GOAL:
Count how many lines of the data below contain the string "point", with case counting, and reply with that number alone.

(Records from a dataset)

-*-

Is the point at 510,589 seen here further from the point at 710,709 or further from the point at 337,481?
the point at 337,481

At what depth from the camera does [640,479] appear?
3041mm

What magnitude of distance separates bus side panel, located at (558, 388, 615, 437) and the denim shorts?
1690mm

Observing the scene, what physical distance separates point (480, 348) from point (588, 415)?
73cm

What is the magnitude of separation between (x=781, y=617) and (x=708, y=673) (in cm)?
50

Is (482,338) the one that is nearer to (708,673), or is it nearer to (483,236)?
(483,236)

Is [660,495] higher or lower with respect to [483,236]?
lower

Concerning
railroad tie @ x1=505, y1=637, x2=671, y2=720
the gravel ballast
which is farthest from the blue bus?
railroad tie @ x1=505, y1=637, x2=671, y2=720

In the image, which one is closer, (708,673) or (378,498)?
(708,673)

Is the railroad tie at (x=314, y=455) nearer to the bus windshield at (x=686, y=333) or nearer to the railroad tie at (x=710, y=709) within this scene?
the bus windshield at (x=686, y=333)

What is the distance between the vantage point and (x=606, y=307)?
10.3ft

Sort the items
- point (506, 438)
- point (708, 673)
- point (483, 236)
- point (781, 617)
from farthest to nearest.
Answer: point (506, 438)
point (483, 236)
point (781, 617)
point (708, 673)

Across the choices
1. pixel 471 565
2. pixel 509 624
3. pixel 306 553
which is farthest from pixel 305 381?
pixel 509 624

-*-

TASK RESULT:
12